### Goal
Please quote the records below word for word, starting at the line that contains "How far from the camera position" and ending at the line that contains "the calm sea water at pixel 412 295 <", with both of those lines included.

== Data supplied

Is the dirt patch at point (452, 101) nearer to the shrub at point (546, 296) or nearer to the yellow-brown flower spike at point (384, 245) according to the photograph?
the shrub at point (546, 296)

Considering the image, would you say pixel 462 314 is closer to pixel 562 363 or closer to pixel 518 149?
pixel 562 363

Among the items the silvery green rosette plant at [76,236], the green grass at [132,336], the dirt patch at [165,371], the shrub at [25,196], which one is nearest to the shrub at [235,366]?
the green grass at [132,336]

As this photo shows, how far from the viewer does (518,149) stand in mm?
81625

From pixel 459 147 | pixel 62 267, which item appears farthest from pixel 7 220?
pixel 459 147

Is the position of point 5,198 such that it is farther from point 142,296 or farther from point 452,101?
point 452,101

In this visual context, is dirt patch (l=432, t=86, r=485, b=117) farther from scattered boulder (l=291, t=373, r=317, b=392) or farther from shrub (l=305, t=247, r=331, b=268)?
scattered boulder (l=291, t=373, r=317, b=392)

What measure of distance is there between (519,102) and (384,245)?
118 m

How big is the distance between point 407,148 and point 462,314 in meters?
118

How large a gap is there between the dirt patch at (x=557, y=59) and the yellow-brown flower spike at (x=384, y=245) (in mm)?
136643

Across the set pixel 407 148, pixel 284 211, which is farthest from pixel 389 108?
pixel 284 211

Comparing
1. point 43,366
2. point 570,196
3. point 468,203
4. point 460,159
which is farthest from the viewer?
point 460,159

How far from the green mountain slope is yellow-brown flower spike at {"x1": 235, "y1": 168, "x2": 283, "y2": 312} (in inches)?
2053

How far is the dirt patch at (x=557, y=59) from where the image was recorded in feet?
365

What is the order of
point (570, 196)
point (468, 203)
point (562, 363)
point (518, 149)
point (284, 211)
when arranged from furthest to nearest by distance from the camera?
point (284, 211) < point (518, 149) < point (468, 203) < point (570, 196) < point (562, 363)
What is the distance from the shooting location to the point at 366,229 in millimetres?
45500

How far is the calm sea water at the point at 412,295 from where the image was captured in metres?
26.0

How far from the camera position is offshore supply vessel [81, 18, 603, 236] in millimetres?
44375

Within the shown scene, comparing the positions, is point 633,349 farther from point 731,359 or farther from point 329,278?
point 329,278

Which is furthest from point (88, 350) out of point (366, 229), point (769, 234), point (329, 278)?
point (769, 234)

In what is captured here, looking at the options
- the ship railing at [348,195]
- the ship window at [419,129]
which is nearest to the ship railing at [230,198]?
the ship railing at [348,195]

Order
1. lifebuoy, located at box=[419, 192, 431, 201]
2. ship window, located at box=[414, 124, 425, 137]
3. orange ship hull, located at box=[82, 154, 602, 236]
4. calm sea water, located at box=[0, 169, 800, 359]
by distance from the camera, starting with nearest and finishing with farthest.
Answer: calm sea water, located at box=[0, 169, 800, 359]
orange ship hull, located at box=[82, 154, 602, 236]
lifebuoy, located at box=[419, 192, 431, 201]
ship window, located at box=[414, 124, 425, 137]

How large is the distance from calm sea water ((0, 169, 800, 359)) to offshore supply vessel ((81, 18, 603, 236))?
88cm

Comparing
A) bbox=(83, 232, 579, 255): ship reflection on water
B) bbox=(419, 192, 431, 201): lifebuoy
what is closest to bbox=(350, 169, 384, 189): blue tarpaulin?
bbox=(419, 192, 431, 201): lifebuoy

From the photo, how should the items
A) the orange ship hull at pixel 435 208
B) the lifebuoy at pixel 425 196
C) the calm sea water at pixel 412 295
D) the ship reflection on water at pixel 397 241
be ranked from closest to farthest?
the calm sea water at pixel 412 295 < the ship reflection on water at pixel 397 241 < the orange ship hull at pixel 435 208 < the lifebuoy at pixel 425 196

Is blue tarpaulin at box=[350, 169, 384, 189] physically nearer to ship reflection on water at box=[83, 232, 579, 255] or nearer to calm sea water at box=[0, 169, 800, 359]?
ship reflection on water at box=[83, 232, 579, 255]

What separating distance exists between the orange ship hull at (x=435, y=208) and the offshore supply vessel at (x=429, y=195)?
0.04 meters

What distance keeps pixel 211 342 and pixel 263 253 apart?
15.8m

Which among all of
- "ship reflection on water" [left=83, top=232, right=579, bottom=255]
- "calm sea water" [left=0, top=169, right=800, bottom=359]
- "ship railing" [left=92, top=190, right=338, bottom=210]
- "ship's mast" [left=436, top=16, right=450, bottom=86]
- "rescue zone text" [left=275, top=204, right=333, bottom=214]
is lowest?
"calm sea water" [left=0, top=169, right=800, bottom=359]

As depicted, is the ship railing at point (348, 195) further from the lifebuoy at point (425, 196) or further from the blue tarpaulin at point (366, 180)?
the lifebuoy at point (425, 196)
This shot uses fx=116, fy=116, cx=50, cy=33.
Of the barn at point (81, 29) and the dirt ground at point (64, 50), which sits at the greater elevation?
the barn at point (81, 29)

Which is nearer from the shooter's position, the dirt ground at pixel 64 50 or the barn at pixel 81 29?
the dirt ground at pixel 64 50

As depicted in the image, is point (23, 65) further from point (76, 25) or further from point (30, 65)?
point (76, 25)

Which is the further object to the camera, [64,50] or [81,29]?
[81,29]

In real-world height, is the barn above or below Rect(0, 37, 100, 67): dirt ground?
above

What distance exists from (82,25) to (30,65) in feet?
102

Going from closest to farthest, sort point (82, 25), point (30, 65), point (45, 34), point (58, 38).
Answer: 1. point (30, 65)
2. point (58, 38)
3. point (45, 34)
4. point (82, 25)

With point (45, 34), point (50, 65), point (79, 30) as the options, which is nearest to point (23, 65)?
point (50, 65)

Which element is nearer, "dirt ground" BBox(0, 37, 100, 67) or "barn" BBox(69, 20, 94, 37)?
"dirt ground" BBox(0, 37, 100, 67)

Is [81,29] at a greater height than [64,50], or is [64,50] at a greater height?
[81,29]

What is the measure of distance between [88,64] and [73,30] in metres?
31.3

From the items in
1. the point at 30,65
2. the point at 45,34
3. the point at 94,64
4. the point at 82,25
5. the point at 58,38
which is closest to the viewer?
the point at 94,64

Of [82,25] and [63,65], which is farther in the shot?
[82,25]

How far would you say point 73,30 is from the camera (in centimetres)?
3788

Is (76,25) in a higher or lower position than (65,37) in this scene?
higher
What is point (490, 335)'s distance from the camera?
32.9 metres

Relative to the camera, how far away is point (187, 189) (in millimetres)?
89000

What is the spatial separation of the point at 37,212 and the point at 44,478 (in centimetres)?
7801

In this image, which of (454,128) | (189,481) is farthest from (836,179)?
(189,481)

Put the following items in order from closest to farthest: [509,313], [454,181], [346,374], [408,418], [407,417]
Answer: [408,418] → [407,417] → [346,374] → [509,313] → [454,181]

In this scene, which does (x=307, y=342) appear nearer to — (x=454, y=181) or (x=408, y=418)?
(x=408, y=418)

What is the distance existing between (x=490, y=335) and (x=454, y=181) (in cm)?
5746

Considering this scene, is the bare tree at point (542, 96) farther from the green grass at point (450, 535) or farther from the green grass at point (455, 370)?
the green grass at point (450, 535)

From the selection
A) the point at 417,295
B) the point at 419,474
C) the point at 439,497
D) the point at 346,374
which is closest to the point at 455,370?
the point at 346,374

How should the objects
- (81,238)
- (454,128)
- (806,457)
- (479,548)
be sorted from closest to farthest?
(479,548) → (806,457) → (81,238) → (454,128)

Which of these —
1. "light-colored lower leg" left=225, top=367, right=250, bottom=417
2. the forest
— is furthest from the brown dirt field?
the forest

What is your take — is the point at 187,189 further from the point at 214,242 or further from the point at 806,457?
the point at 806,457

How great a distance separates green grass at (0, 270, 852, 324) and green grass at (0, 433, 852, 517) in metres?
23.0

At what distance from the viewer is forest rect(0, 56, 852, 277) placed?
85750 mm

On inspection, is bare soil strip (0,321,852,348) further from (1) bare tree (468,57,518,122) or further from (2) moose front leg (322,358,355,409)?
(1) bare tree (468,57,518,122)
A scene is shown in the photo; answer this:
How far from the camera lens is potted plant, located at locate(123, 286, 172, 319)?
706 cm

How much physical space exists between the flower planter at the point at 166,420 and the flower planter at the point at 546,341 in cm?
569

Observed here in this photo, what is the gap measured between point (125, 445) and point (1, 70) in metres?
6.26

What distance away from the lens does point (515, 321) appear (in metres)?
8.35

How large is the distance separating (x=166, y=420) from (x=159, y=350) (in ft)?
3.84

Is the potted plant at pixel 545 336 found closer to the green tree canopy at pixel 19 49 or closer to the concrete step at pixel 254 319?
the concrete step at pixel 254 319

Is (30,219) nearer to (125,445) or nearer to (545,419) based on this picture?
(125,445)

====

### Correct result
How far from the camera position is offshore supply vessel [81, 18, 603, 236] in millimetres?
44375

Within the shown scene, comparing the positions, is point 633,349 farther from point 731,359 or farther from point 329,278?
point 329,278

Which is furthest from point (88, 350) out of point (366, 229), point (769, 234), point (329, 278)?
point (769, 234)

In what is captured here, looking at the options
- the ship railing at [348,195]
- the ship window at [419,129]
which is nearest to the ship railing at [230,198]?
the ship railing at [348,195]

Order
1. lifebuoy, located at box=[419, 192, 431, 201]
2. ship window, located at box=[414, 124, 425, 137]
3. orange ship hull, located at box=[82, 154, 602, 236]
4. calm sea water, located at box=[0, 169, 800, 359]
by distance from the camera, starting with nearest and finishing with farthest.
Answer: calm sea water, located at box=[0, 169, 800, 359]
orange ship hull, located at box=[82, 154, 602, 236]
lifebuoy, located at box=[419, 192, 431, 201]
ship window, located at box=[414, 124, 425, 137]

How large is the distance from calm sea water ((0, 169, 800, 359)) to offshore supply vessel ((81, 18, 603, 236))?
88cm

Comparing
A) bbox=(83, 232, 579, 255): ship reflection on water
B) bbox=(419, 192, 431, 201): lifebuoy
what is closest to bbox=(350, 169, 384, 189): blue tarpaulin?
bbox=(419, 192, 431, 201): lifebuoy

From the photo, how should the items
A) the orange ship hull at pixel 435 208
B) the lifebuoy at pixel 425 196
C) the calm sea water at pixel 412 295
D) the ship reflection on water at pixel 397 241
be ranked from closest to farthest?
the calm sea water at pixel 412 295 < the ship reflection on water at pixel 397 241 < the orange ship hull at pixel 435 208 < the lifebuoy at pixel 425 196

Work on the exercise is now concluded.